Only the number is needed: how many lines of the entries below contain the word "present".

++++++++

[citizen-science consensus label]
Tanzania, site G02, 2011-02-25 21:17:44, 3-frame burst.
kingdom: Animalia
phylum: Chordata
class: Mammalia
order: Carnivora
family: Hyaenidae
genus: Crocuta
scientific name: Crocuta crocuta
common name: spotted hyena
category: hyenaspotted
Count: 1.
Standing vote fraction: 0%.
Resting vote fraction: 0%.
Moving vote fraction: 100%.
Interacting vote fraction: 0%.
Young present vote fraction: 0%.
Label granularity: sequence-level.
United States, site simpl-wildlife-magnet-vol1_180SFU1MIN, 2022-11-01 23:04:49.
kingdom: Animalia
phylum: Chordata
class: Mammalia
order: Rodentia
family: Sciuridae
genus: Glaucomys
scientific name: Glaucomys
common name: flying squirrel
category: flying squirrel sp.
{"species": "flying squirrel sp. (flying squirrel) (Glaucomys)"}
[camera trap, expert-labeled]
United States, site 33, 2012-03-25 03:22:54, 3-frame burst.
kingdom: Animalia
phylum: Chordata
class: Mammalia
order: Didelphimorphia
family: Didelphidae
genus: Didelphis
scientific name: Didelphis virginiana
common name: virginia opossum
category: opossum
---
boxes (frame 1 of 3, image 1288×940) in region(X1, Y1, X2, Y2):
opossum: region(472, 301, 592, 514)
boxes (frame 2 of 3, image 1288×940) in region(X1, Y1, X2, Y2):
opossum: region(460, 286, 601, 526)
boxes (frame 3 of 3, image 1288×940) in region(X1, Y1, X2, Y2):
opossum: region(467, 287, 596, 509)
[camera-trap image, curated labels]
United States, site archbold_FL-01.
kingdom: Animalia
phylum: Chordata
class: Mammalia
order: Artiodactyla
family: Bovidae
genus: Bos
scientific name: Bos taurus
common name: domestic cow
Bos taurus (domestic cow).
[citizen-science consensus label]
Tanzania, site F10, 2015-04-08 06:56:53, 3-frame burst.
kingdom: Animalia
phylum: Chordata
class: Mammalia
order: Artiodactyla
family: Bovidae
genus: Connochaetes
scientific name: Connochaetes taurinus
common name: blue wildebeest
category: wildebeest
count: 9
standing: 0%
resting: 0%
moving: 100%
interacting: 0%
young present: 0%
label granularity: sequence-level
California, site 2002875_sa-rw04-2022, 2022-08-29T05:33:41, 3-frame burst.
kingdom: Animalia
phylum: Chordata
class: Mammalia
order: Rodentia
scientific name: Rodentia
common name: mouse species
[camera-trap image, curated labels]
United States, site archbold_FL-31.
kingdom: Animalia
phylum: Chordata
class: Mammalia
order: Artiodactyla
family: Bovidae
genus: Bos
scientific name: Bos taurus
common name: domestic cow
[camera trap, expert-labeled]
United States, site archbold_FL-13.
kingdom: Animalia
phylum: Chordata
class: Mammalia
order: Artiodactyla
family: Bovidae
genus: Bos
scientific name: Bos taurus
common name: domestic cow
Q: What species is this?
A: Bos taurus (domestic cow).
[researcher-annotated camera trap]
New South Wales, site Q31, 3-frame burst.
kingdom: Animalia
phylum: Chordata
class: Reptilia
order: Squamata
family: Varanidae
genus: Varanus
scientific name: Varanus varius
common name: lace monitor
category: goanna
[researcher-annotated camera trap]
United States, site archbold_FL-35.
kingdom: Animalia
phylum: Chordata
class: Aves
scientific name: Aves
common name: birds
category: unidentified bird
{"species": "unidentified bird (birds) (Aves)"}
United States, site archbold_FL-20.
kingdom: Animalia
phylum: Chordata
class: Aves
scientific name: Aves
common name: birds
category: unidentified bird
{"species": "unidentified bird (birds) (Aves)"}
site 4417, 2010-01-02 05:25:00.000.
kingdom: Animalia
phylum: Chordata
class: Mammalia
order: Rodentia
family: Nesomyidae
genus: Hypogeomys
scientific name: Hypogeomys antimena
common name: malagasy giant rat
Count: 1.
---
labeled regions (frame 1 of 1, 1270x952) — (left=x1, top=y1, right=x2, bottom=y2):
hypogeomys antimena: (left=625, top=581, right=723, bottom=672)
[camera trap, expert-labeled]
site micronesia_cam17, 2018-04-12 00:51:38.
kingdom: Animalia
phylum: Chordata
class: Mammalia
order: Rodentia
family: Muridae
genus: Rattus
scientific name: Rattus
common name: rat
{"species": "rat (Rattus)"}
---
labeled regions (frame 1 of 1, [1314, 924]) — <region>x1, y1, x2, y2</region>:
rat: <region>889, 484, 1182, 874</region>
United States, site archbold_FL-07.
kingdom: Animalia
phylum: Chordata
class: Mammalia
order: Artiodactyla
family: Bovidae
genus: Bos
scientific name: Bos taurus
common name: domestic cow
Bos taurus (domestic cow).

++++++++

» RESULT: 2